Durant is brilliant, but only because his flaws make him so. Perfection is boring. Limits are everything, even if they exist solely to be bent and broken, set and reset.

  1. Dave Thomas - Sep 13, 2010 at 12:02 PM

    This is a strange column and you are a weirdo.

  2. zebulon - Sep 13, 2010 at 1:05 PM

    No real content here…
    you’re a better writer than this, I’m disappointed

  3. DavesNotHere - Sep 13, 2010 at 1:22 PM

    agreed. strange & weird

  4. James - Sep 13, 2010 at 1:28 PM

    Seems like he really didn’t have anything to write about but was probably told he had to right something… Or he felt he had to write something. but yes, strange and weird.

  5. McShaq - Sep 13, 2010 at 2:12 PM

    You mention flaws over and over but don’t explain much, something
    about relying too much on his jump shot. And yes, it is a possibility that KD surpasses LeBron on the court in a few years.\
    Agreed, terrible writing.

  6. Nimrod - Sep 13, 2010 at 2:27 PM

    The article sucks, this is true…but the concept that Durant can eventually passed LBJ is intriguing…Durant is a better shooter and better competitor than Lebron…If he can get his team in the finals over the next two years which will be a tremendous challenge, he will supersede Lebro…Don’t get me wrong I love Bron’s game…but Durant’s shot is unstoppable…McShaq, are you the kid from Seattle?

  7. Yum - Sep 13, 2010 at 2:55 PM

    Mmmmm… article is sooooo fluffy… so sleepy now.

  8. bob - Sep 13, 2010 at 3:54 PM

    Flaws, Flaws?
    I’m Hanging on the Edge of My Chair Here!!!
    I Can’t Take It!!!
    Good God Man, What Flaws?
    I Finished the Article, but No Explanation!
    WHAT ARE HIS FLAWS?

  9. JF - Sep 13, 2010 at 4:15 PM

    What an odd article. This article sounds like the author is complaining that there isn’t anything negative to write about KD. It really sounds like he is hoping KD screws up so he can have some scandalous article to post. How lame!

  10. Anonymous - Sep 13, 2010 at 10:48 PM

    that’s an awesome comment

  11. Elizabeth Keel - Sep 13, 2010 at 10:56 PM

    Rob-take a day off already! Kevin Durant is showing NBA fans what a real professional looks like. He is a great athlete and seems to be a good moral person. Doesn’t seem to have the snotty attitude that turns off a lot of people who watch the games. I really appreciate finally getting to see a young player who isn’t a jerk even if it doesn’t give you something to write about. Durant appears to love the game and feels priviledged to be a part of it. Very refreshing!

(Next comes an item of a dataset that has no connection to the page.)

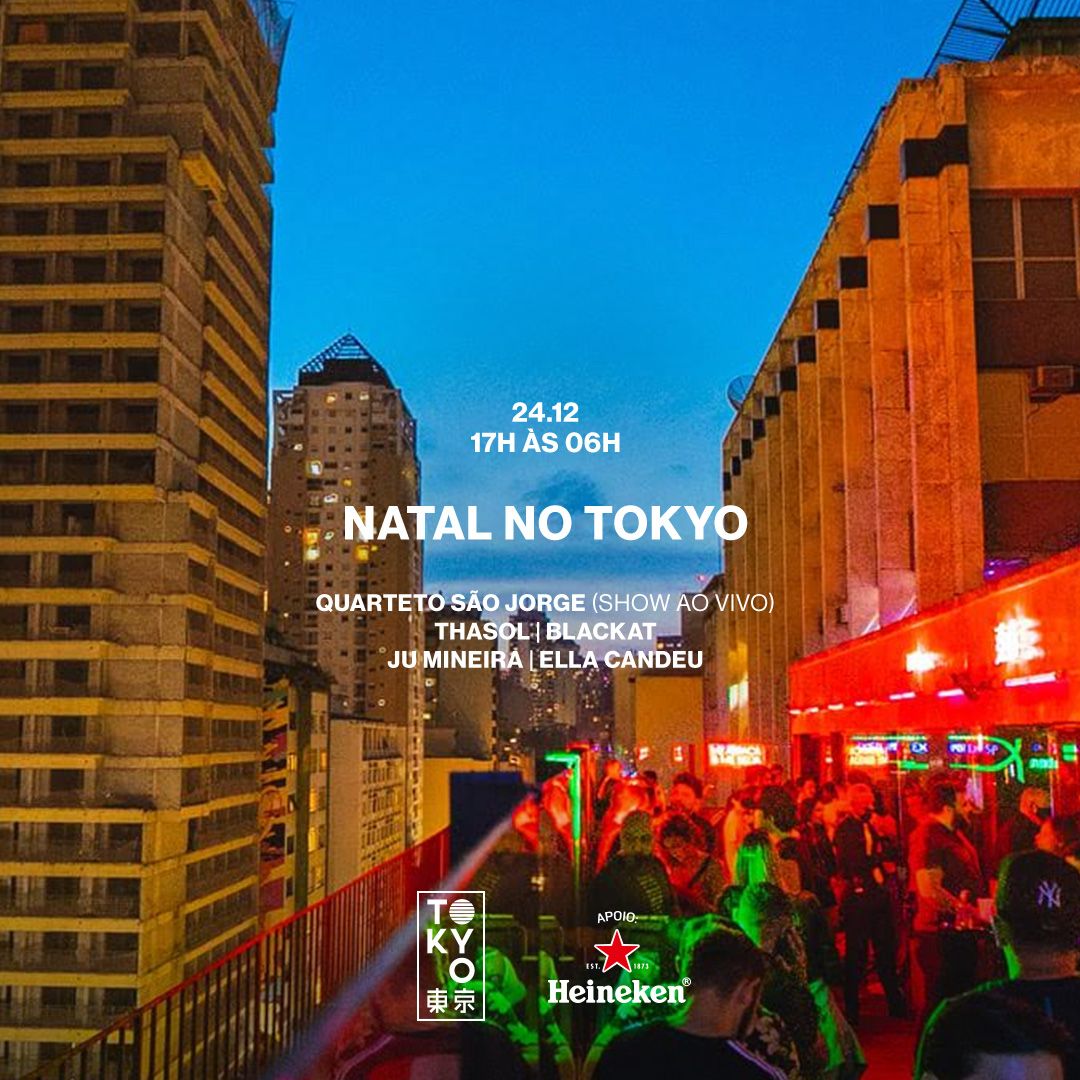 Natal no Tokyo ? ? [Show (Ao Vivo) & Música Brasileira]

  12. Larry - Sep 14, 2010 at 1:01 AM

    KD is no doubt a great player, but this years tourney lacked a lot of great players. Turkolu was the US’s biggest compettion in the finals.
    That says it all.

  13. Dr. Warren - Sep 14, 2010 at 3:57 AM

    This seems like a creative writing piece, or something written to showcase “writerly” abilities. Good expository writing hinges on examples and other evidence to support your ideas.
    We still don’t know what flaws you’ve noticed, if any.

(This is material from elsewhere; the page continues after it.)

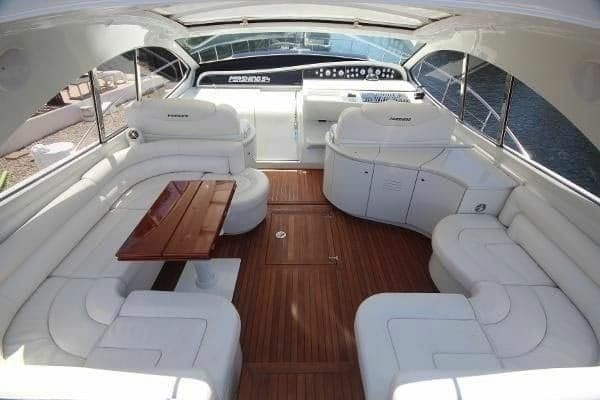 Pershing Pershing 54' - Deck View Pershing Pershing 54' - Deck View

  14. Scottland - Sep 14, 2010 at 12:43 PM

    Don’t perpetuate the Durant-love-fest just for kicks. If there’s something to write about, write it. If not, don’t just write about Durant because he exists.

  15. Scott - Sep 15, 2010 at 3:04 AM

    Uh, actually, I can stop Durant’s shot

  16. John - Sep 15, 2010 at 1:33 PM

    With idiots like this, it’s no wonder rich people want to go live in other countries that actually educate people well. Who would want to invest in a company in the U.S. with idiots like this guy as potential employees?

  17. Tman - Sep 16, 2010 at 12:14 AM

    Would you be one those very very enlightened people who spend their “work” time investing in companies who, in turn invest in those brilliant people who do things like embezzle money, run ponzi schemes and generally gamble with other peoples money? Those very ethical types that do call girls one night and then take the kids to a Broadway show the next. How’s the high ground??
    Take your money and so very “richness” and you may go now….First Class of course!!!